PASSAGE

When was the last time you did something for the first time?
The last time you felt terrified – in the best way possible?
How many days do we spend in the same routines, without ever really challenging ourselves? It’s easy to be comfortable & to shy away from change. I used to HATE change, even if it was small. At the end of every summer, I’d spend my last few weeks of freedom worrying about how busy my next year of classes would be, instead of enjoying the long days I still had left to not care. I have a favorite coffee order, favorite trail to run, favorite candle scent & a favorite old t-shirt that I’ll never part with. When any one of these constants in my life is thrown off, I feel in a state of flux as well.
The biggest changes are still coming.
In a few weeks (WEEKS!), I’ll be packing up my apartment, walking in my cap & gown, & preparing for whatever comes next. It’s a strange feeling – exciting, nostalgic, & alarming all at once. Change is a scary, but necessary, tool in our lives & without it, we’d stay stuck in the same place forever. I’m learning how to lean into the uncertainty & discomfort that change brings because, without it, we’d never grow.

Dataset entries
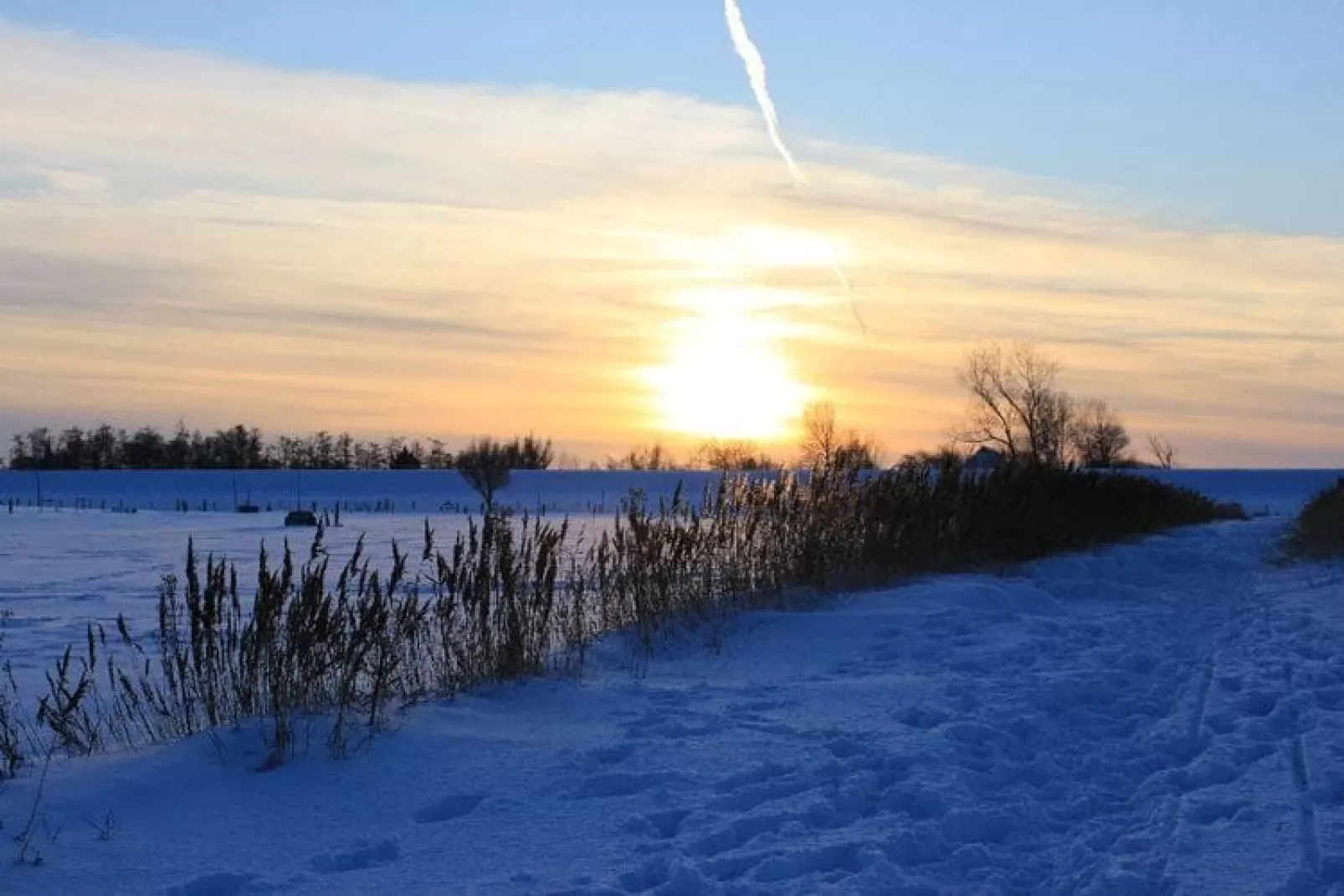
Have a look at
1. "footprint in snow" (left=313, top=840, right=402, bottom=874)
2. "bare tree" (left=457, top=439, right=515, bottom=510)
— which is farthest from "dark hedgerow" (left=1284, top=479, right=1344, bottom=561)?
"bare tree" (left=457, top=439, right=515, bottom=510)

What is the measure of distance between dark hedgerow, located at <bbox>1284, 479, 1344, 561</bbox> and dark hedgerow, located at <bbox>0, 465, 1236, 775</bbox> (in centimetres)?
427

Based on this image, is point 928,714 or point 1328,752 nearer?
point 1328,752

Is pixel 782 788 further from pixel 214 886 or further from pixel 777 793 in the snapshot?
pixel 214 886

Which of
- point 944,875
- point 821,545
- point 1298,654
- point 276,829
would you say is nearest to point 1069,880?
point 944,875

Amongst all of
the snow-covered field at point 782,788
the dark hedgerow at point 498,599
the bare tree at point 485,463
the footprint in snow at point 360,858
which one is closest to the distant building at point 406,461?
the bare tree at point 485,463

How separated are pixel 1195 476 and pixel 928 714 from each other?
87.5m

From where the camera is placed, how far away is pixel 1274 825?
17.5ft

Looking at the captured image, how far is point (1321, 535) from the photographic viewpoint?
Result: 21953 millimetres

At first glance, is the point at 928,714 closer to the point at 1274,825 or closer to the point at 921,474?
the point at 1274,825

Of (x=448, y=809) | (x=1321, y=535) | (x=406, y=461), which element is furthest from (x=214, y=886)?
(x=406, y=461)

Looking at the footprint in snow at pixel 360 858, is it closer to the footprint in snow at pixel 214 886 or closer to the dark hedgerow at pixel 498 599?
the footprint in snow at pixel 214 886

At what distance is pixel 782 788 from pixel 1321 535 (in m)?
19.3

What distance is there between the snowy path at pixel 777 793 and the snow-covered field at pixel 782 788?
0.02 m

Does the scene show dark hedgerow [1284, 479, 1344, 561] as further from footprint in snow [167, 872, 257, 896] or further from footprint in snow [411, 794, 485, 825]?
footprint in snow [167, 872, 257, 896]
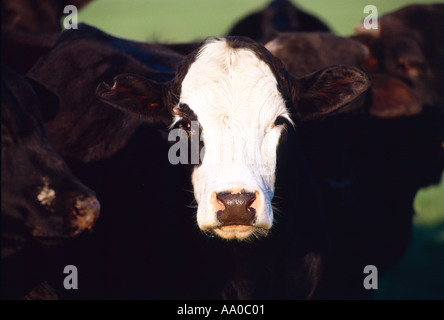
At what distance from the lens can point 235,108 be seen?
415 centimetres

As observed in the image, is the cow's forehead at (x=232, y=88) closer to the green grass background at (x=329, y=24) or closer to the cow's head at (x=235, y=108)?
the cow's head at (x=235, y=108)


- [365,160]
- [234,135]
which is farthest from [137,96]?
[365,160]

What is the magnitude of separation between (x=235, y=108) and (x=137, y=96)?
2.10 ft

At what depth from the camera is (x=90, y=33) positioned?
6.05m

EXPLORE THE MATERIAL
**a)** Condense the paragraph of the post on change that begins "How many days do we spend" into a shorter version that keeps its main facts.
**b)** According to the post on change, what will the writer be doing in a few weeks?
**c)** Reproduce everything in the post on change from "In a few weeks" down to "we’d never grow.".
Use only the post on change as your source.

EXERCISE ANSWERS
**a)** We often stay in routines without challenging ourselves, because comfort makes it easy to avoid change. I used to hate even small changes. At the end of each summer, I worried about my next year of classes instead of enjoying my remaining free days. I have favorites that I hold onto: a coffee order, a running trail, a candle scent, and an old t-shirt. When any of these constants is disrupted, I feel unsettled too.

**b)** Packing up the apartment, walking in a cap and gown, and preparing for whatever comes next.

**c)**
In a few weeks (WEEKS!), I’ll be packing up my apartment, walking in my cap & gown, & preparing for whatever comes next. It’s a strange feeling – exciting, nostalgic, & alarming all at once. Change is a scary, but necessary, tool in our lives & without it, we’d stay stuck in the same place forever. I’m learning how to lean into the uncertainty & discomfort that change brings because, without it, we’d never grow.